Here’s an example from a previous github issue requesting the output of VarCorr(mixed_model).
While this information is available in the .ranef_var attribute of a model, here’s how we can do it directly in R:
from pymer4 import make_rfunc, load_dataset
from pymer4.models import lmer
# Load dataset and fit the model
sleep = load_dataset("sleep")
model = lmer("Reaction ~ Days + (Days | Subject)", data=sleep)
model.fit()
# Make a function that returns the coefficients of a model
varcorr = make_rfunc("""
function(model) {
output <- VarCorr(model, condVar=TRUE)
return(output)
}
""")
# Use the function passing in a model's .r_model attribute
out = varcorr(model.r_model)
Using the function will return an R data-type
out
| Subject |
|
|---|
But you can use any of the functions in the pymer4.tidystats.bridge module to convert them to Python types.
The most general purpose of these is to_dict()
import pymer4.tidystats as ts
ts.to_dict(out)
{'Subject': array([[612.10015806, 9.60440895],
[ 9.60440895, 35.07171445]])}
Since out is just a variance-covariance matrix we can use R2numpy() instead
ts.R2numpy(out)
array([[[612.10015806, 9.60440895],
[ 9.60440895, 35.07171445]]])

## Recorded information
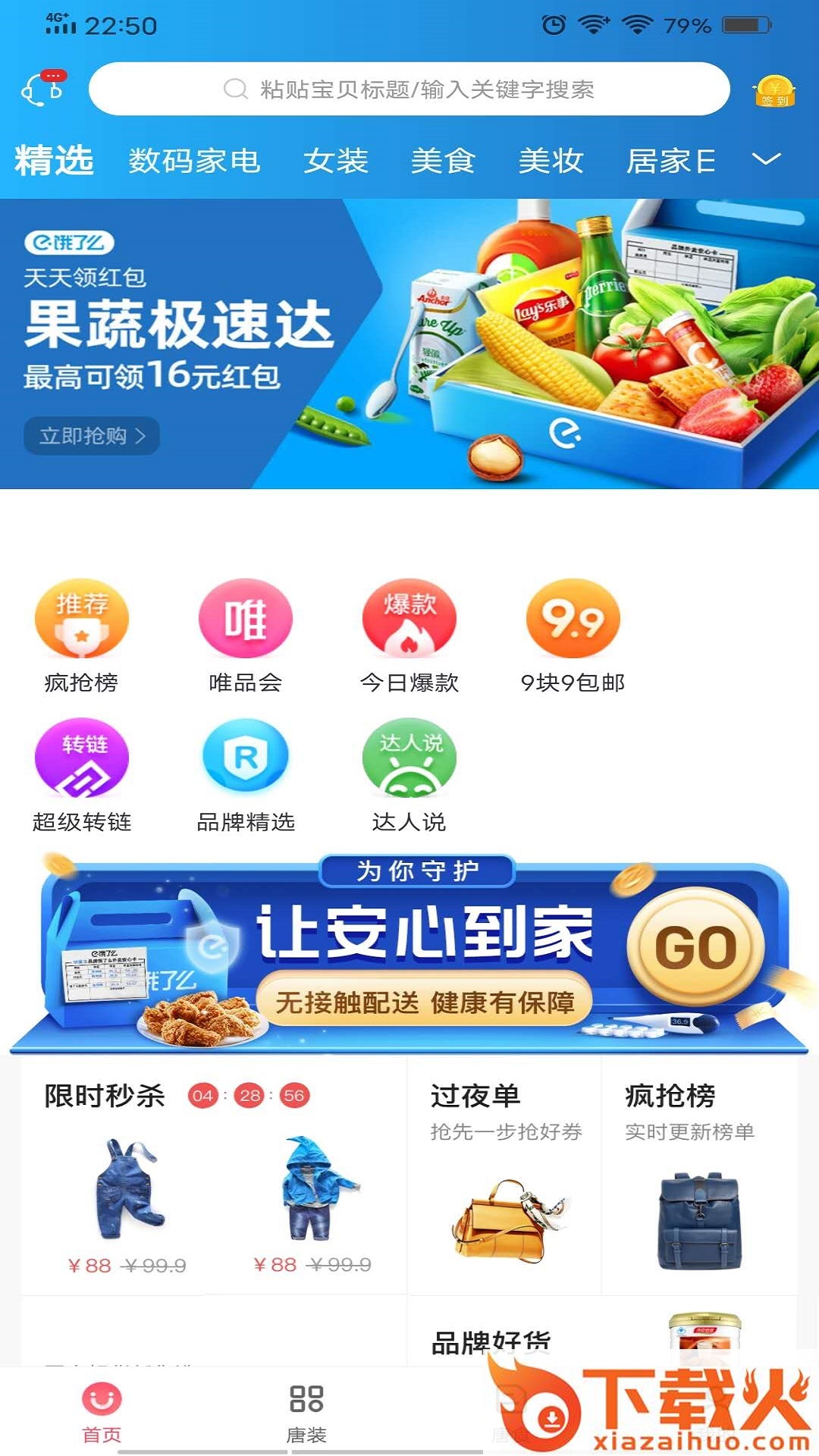 唐旗截图1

## Description of the task
According to the pymer4 passage, which attribute of a model already holds the information that VarCorr returns?

## Response area
The .ranef_var attribute.